To qualify as a creditor beneficiary, the maker of the contract (here, Chubb) must not only intend to confer a benefit upon the third party, but it must further intend for the third-party to have the right to enforce the agreement. MJR Corp. v. B & B Vending Co., 760 S.W.2d 4, 16 (Tex. App.--Dallas 1988, writ denied). "Unless both intents were exhibited on his behalf, the third party remains no more than an incidental beneficiary." Id.

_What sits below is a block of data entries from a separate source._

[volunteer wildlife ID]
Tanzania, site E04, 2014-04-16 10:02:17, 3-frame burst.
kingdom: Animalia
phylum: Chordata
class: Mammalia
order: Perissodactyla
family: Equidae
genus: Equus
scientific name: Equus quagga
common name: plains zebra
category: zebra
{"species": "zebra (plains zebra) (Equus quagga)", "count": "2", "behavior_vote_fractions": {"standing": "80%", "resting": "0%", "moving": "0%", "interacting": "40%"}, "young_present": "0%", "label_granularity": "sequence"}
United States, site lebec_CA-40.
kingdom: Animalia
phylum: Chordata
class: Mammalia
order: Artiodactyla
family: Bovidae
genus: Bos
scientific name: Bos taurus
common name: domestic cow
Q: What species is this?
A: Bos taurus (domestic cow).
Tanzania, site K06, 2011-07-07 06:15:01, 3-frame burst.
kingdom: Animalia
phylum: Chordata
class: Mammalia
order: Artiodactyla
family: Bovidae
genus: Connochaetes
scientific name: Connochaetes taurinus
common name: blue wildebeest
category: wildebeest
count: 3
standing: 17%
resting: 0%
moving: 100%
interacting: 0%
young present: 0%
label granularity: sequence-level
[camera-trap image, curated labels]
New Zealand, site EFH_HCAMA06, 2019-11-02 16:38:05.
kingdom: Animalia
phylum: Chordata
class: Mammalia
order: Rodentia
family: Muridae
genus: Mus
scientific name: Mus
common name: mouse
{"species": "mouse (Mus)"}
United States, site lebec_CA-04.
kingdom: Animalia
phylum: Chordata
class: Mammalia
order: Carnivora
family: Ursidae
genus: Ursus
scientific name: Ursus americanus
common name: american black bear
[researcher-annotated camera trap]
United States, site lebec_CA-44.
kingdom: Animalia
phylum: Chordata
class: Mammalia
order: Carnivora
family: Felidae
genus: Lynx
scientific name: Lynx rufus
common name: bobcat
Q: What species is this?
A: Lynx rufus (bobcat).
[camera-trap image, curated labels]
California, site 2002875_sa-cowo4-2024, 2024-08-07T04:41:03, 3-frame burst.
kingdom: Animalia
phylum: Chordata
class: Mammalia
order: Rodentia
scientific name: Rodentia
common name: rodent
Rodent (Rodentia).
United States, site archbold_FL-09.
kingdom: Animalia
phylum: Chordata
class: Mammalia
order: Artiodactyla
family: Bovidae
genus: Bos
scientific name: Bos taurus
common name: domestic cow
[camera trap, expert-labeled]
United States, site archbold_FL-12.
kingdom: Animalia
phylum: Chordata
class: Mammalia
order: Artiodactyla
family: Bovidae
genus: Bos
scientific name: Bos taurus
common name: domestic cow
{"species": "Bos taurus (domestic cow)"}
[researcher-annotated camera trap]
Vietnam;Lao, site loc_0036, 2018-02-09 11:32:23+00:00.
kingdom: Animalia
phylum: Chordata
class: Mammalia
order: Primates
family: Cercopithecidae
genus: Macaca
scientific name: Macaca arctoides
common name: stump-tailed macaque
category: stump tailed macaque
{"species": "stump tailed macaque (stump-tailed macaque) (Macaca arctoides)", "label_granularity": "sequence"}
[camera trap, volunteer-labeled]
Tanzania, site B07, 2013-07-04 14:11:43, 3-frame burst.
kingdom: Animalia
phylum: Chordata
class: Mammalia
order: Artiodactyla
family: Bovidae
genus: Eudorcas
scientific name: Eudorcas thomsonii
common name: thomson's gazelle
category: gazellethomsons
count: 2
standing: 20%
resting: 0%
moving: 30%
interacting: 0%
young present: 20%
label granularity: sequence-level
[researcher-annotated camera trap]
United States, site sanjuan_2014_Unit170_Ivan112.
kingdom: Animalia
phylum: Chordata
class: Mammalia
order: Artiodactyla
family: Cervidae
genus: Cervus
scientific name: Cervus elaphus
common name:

In order for Dennis to recover as third-party beneficiary of the monitoring contract, Dennis had to overcome the presumption that Chubb and Sonitrol contracted for themselves alone, and instead, contracted for Dennis's benefit as well. Dennis claims it was designated sufficiently by reference to "subscriber." While Dennis does fall into the "subscriber" category, it cannot be said unmistakably that the benefit to Dennis was within the contemplation of the contracting parties. The law requires the intention of the contracting parties to benefit a third party to be "clearly and fully spelled out or enforcement by the third party must be denied." MCI Telecomm., 995 S.W.2d at 651. Here, the contract is devoid of any third-party benefit language, including benefits explicitly conferred on behalf of "subscribers." Furthermore, the contract does not allow Dennis, or any "subscriber," the right to enforce the contract. Therefore, the trial court properly determined that Dennis was not a third party beneficiary of the monitoring contract.

Texas Economic Loss Rule

A finding that Dennis was not a third party beneficiary to the monitoring contract does not necessarily bar a negligence action against Sonitrol. A party's actions may breach duties in tort, in contract, or in both. Jim Walter Homes, Inc. v. Reed, 711 S.W.2d 617, 618 (Tex. 1986). However, the economic loss rule precludes recovery of economic losses in negligence when the loss is the subject matter of a contract between the parties. See Southwestern Bell Tele. Co. v. DeLanney, 809 S.W.2d 493, 494 (Tex. 1991); Jim Walter Homes, 711 S.W.2d at 618; M.D. Thomson v. Espey Huston & Assoc., Inc., 899 S.W.2d 415, 420-21 (Tex. App.--Austin 1995, no writ). On the other hand, if the defendant's conduct gives rise to liability independent of a contract's existence, the plaintiff's claim may sound in tort. M.D. Thomson, 899 S.W.2d at 421. Thus, the nature of the injury suffered determines whether a cause of action in tort exists. M.D. Thomson, 899 S.W.2d at 420-21.

We have already held that Dennis was not a third party beneficiary under the monitoring contract. Thus, the only contract Dennis had the right to enforce was the security contract between it and Chubb. To determine whether the economic loss rule precludes recovery on Dennis's negligence claim against Sonitrol, we must determine whether Sonitrol's alleged negligence caused damage to the subject matter of the security contract. The subject matter of the security contract was to provide security for the contents of Dennis's store. At trial, a Dennis representative testified to damage caused by vandalism to the store and the loss of certain watches resulting from the burglary. The representative conceded Dennis was suing Sonitrol for recovery of the watches only, and not for damages caused by the vandalism.

We hold that the theft of the watches amounted to economic damage to the subject matter of the security contract. Therefore, the trial court properly determined that Dennis's negligence claim was barred by the economic loss rule.

Conclusion

The trial court correctly concluded that Dennis was not a third party beneficiary to the monitoring contract and its negligence claim was barred by the economic loss rule. As a result, we do not consider whether Dennis's recovery for its losses were contractually limited. We affirm the trial court's judgment.

Paul W. Green, Justice

Publish

1. The Honorable Shay Gebhardt, presiding judge of County Court at Law No. 3, presided over the trial on the merits.